Detailed Explanation of the Working Principle of Polyacrylamide (PAM): The "Molecular Magnet" and "Bridge Builder" in Water Treatment

Polyacrylamide (PAM) is known as the "Universal Additive" and "King of Flocculation" due to its unique high-molecular chain structure and two key physical and chemical functions it plays in water treatment: electrostatic neutralization and adsorption bridging.

I. Core Foundation: The Molecular Structure of PAM

PAM is a linear high-molecular polymer with an extremely long molecular chain, resembling a "super-long chain" composed of thousands of units. This chain contains a large number of active amide groups (-CONH?). Through chemical modification, these groups can carry different types of charges, resulting in three major product categories: anionic (APAM), cationic (CPAM), and nonionic (NPAM).

It is precisely this long molecular chain and the adjustable charge characteristics that endow PAM with its magical capabilities.

II. Core Working Principle: Two-Step Strategy

The process by which PAM treats impurities in water (such as suspended particles, colloids, and organic matter) is not a simple chemical reaction but an efficient physical and chemical aggregation process, typically divided into two core steps:

Step 1: Electrostatic Neutralization - "Breaking the Barrier, Preparing Particles for Hand-in-Hand"
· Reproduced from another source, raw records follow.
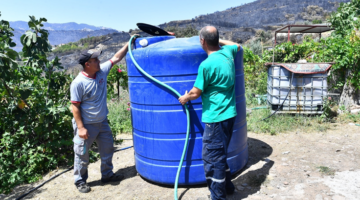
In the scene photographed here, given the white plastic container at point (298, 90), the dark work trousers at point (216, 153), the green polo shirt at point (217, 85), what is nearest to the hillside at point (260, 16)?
the white plastic container at point (298, 90)

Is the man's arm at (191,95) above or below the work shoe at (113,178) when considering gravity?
above

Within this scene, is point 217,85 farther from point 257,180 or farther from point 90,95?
point 90,95

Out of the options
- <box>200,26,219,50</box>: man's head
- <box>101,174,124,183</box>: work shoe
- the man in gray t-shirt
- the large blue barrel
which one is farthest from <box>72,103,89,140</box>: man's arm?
<box>200,26,219,50</box>: man's head

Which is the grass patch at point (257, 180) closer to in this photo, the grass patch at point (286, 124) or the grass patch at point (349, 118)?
the grass patch at point (286, 124)

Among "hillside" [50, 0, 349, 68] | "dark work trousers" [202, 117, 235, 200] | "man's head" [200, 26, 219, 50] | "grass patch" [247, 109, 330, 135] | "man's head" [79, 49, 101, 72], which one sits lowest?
"grass patch" [247, 109, 330, 135]

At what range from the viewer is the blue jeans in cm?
314

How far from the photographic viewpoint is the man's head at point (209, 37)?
7.93 feet

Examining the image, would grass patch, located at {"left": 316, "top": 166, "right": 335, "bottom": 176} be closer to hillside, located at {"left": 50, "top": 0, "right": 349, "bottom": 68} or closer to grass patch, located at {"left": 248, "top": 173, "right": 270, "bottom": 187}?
grass patch, located at {"left": 248, "top": 173, "right": 270, "bottom": 187}

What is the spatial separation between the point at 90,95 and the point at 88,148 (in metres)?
0.66

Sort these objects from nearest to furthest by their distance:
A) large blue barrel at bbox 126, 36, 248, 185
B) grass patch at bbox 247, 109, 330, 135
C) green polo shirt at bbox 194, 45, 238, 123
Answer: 1. green polo shirt at bbox 194, 45, 238, 123
2. large blue barrel at bbox 126, 36, 248, 185
3. grass patch at bbox 247, 109, 330, 135

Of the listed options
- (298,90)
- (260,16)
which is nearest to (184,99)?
(298,90)

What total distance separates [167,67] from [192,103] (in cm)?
46

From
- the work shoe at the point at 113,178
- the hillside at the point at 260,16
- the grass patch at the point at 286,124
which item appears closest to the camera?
the work shoe at the point at 113,178

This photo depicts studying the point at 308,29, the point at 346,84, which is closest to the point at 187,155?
the point at 346,84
The tiny particles in water, especially colloidal particles (with a particle size ranging from 1 nanometer to 100 nanometers), usually carry the same negative charge. Due to the repulsion between like charges, they repel each other and cannot aggregate, remaining stably suspended in water for a long time, thus forming "colloidal stability". This is the fundamental reason why water remains turbid even after standing for a long time.

The solution of PAM (for cationic CPAM): The molecular chain of cationic PAM is densely charged with positive ions. Once it is added to water, it will quickly be attracted by negatively charged colloidal particles.
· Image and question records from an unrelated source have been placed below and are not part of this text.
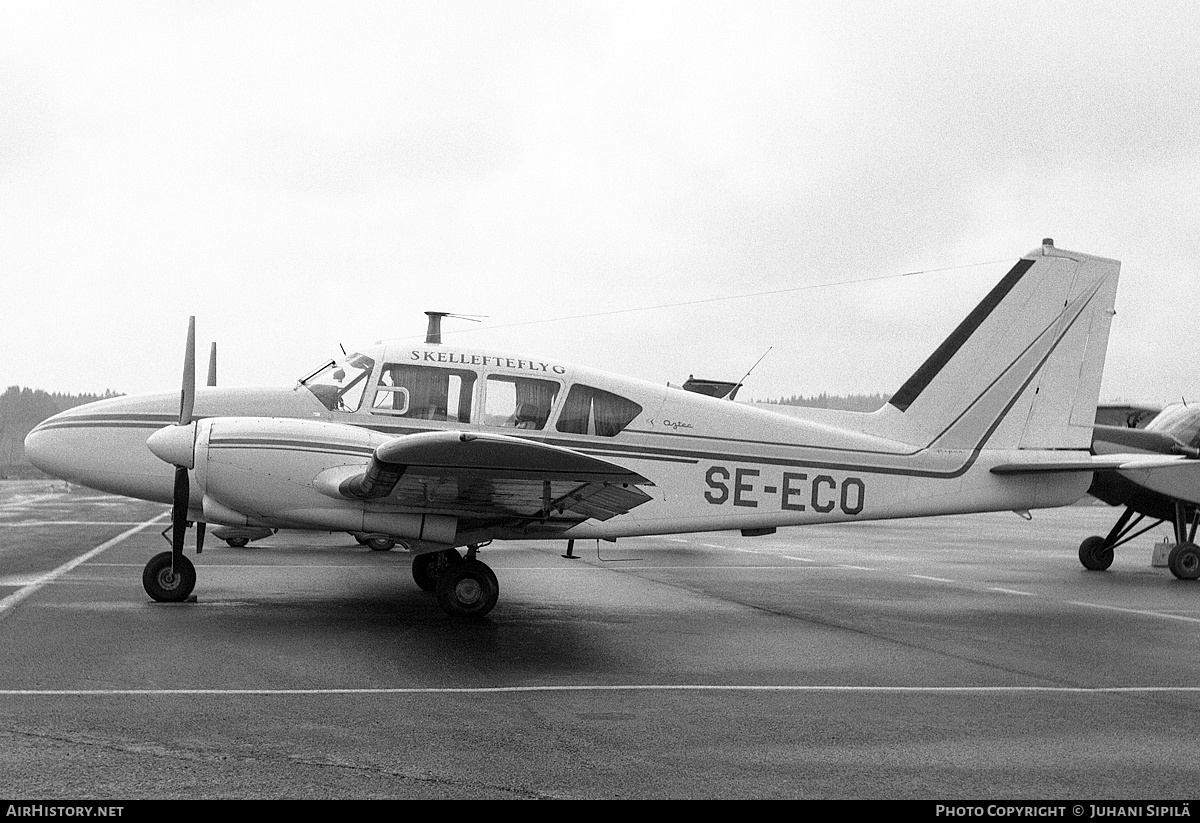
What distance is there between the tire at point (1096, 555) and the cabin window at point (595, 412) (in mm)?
9670

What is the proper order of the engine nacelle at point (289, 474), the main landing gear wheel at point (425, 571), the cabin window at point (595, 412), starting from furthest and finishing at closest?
the main landing gear wheel at point (425, 571) → the cabin window at point (595, 412) → the engine nacelle at point (289, 474)

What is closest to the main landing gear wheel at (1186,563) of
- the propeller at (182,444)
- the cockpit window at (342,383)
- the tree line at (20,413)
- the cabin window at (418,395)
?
the cabin window at (418,395)

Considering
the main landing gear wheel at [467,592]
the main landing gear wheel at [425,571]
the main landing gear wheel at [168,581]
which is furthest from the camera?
the main landing gear wheel at [425,571]

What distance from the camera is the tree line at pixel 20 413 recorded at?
374 ft

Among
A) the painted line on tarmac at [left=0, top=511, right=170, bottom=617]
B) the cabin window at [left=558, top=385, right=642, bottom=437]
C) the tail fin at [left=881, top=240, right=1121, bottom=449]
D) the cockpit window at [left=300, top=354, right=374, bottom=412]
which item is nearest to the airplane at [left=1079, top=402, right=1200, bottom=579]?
the tail fin at [left=881, top=240, right=1121, bottom=449]

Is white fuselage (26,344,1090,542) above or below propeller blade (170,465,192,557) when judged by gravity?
above

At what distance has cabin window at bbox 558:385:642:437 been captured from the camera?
12.0m

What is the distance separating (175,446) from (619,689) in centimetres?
528

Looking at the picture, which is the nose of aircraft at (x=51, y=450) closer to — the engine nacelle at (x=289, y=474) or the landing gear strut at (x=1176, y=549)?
the engine nacelle at (x=289, y=474)

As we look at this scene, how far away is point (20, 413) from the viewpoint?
420ft

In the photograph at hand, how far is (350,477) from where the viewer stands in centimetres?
1038

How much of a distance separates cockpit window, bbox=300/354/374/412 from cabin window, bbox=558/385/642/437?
83.0 inches

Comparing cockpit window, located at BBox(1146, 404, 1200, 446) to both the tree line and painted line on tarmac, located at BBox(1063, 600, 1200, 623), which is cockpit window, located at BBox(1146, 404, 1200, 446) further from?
the tree line
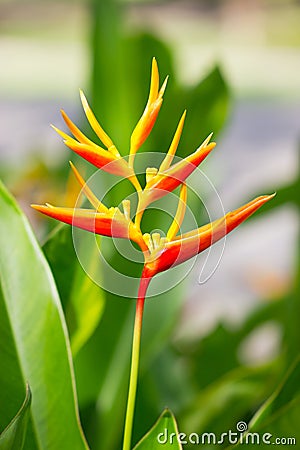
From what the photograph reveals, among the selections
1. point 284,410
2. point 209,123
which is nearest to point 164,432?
point 284,410

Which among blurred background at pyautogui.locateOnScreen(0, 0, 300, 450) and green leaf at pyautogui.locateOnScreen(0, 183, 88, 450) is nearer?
green leaf at pyautogui.locateOnScreen(0, 183, 88, 450)

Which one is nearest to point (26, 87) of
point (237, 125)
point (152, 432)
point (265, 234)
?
point (237, 125)

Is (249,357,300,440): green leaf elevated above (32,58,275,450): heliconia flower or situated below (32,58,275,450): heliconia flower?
below

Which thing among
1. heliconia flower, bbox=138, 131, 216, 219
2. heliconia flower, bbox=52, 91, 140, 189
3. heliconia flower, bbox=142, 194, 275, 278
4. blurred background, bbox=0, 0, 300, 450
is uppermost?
heliconia flower, bbox=52, 91, 140, 189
Action process: The positively charged groups of CPAM undergo "electroneutralization" with the negatively charged surfaces of colloidal particles. This is like "removing the makeup" of mutually repelling particles, neutralizing their surface charges and significantly reducing the electrostatic repulsion between the particles. The particles transition from a stable dispersed state to an unstable destabilized state, creating conditions for the next step of aggregation.

Step 2: Adsorption Bridging Effect - "Weaving a Network to Capture All"

This is the most core and magical mechanism of PAM, and also the main source of its high efficiency.

The morphology of PAM: After dissolving, the extremely long polymer chains of PAM will moderately extend in water, forming flexible chains resembling "cotton wool" or "fishing nets".

Action process:

Adsorption: The active groups (amide or ionic groups) on the PAM molecular chain firmly adhere to the surface of a destabilized particle through hydrogen bonds or ionic bonds.

Bridge formation: Another part of the same PAM molecular chain will extend into the water and adhere to another (or multiple) particles.

Forming floc: In this way, a single PAM molecular chain serves as a "bridge" connecting two or more particles. Countless PAM molecular chains, through this "adsorption-bridging" effect, link and bind together thousands upon thousands of tiny particles in water, forming large-sized, tightly structured flocculent masses, professionally known as "floc".

The final outcome: These "floc" have a much larger volume and weight than individual particles, thus their sedimentation rate is extremely fast (dozens to hundreds of times that of natural sedimentation), enabling them to be rapidly separated from the water through sedimentation tanks. Alternatively, they are also more easily retained by subsequent filtration equipment, thereby achieving efficient and rapid separation of the sludge and water.